# Short task
Return each line from the items below that contains the word "masks".

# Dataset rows
========

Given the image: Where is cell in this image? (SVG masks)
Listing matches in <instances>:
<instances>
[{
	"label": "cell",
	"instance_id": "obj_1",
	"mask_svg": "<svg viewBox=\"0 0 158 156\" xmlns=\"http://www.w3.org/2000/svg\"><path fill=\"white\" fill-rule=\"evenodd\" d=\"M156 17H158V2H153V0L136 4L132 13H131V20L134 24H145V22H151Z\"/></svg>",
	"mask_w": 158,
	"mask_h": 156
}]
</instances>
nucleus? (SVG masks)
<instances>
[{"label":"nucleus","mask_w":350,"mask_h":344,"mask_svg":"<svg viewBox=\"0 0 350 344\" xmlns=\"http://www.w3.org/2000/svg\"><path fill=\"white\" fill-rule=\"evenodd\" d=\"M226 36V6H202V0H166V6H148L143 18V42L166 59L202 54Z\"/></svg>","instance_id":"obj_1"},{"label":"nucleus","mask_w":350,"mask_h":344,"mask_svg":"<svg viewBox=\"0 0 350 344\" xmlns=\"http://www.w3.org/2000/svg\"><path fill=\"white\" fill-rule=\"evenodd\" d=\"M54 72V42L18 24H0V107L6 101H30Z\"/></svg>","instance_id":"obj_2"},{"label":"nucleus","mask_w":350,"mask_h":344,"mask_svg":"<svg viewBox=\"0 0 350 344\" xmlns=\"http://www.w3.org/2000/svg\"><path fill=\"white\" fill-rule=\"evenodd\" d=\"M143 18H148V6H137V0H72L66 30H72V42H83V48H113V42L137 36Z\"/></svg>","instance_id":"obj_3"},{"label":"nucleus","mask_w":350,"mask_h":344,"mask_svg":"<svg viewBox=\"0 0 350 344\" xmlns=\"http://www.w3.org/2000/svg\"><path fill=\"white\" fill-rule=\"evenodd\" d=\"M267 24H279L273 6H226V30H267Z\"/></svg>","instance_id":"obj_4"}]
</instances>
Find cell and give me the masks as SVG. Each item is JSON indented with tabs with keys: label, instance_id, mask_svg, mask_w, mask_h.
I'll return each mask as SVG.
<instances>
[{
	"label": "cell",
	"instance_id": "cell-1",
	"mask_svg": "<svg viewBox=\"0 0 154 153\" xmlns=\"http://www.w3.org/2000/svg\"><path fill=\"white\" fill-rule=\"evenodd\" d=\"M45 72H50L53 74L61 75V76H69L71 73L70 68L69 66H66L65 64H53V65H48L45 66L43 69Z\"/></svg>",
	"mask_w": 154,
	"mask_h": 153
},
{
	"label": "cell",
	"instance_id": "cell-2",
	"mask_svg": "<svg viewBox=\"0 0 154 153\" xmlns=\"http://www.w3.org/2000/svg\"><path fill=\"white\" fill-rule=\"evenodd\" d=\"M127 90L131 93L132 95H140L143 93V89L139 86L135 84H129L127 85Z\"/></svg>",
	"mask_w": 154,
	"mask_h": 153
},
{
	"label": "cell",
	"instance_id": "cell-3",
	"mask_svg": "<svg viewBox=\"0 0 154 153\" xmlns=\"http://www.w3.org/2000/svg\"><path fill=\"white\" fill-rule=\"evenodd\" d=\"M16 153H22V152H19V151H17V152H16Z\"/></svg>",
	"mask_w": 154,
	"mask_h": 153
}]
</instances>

========

# Final result
Given the image: Where is cell in this image? (SVG masks)
nucleus? (SVG masks)
Find cell and give me the masks as SVG. Each item is JSON indented with tabs with keys: label, instance_id, mask_svg, mask_w, mask_h.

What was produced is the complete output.